### Exercise instructions
Your answer should be one number, the count of lines in the entries holding the word "States".

### Supplied material

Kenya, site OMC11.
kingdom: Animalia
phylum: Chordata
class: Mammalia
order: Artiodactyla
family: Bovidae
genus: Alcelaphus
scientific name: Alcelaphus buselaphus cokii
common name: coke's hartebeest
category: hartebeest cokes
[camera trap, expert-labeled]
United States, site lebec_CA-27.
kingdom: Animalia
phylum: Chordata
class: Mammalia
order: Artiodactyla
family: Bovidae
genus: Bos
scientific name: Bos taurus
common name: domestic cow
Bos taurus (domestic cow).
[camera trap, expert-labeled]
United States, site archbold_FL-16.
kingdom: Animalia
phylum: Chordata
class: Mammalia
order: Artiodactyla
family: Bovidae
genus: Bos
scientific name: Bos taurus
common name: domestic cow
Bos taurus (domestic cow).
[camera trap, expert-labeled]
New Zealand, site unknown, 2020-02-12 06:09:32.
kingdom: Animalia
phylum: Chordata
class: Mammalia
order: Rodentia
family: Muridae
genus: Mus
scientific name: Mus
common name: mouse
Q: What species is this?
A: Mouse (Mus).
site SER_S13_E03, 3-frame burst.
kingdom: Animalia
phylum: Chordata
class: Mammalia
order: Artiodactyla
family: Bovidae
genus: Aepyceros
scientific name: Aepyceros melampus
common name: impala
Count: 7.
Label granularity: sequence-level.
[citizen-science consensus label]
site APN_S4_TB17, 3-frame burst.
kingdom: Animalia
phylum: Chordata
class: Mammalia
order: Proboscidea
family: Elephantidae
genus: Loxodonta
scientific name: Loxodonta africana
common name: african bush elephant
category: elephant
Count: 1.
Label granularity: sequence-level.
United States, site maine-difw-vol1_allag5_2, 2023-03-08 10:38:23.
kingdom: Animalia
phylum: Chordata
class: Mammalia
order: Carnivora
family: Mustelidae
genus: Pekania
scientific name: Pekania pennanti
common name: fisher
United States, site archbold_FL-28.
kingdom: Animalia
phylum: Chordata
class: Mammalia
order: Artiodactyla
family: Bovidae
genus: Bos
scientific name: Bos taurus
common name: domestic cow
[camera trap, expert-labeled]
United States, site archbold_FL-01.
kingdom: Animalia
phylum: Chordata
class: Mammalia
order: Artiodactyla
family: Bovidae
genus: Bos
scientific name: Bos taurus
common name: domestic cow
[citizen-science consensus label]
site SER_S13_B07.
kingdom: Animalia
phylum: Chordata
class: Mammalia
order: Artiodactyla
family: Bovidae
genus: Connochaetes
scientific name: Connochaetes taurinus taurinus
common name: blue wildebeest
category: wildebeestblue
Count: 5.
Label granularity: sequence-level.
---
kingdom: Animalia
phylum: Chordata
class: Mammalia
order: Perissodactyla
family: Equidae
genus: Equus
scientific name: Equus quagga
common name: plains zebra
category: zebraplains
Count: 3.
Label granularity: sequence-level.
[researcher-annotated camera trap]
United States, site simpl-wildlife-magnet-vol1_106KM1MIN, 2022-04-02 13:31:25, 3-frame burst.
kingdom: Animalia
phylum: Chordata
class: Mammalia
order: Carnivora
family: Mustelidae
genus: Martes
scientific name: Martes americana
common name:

### Written solution
6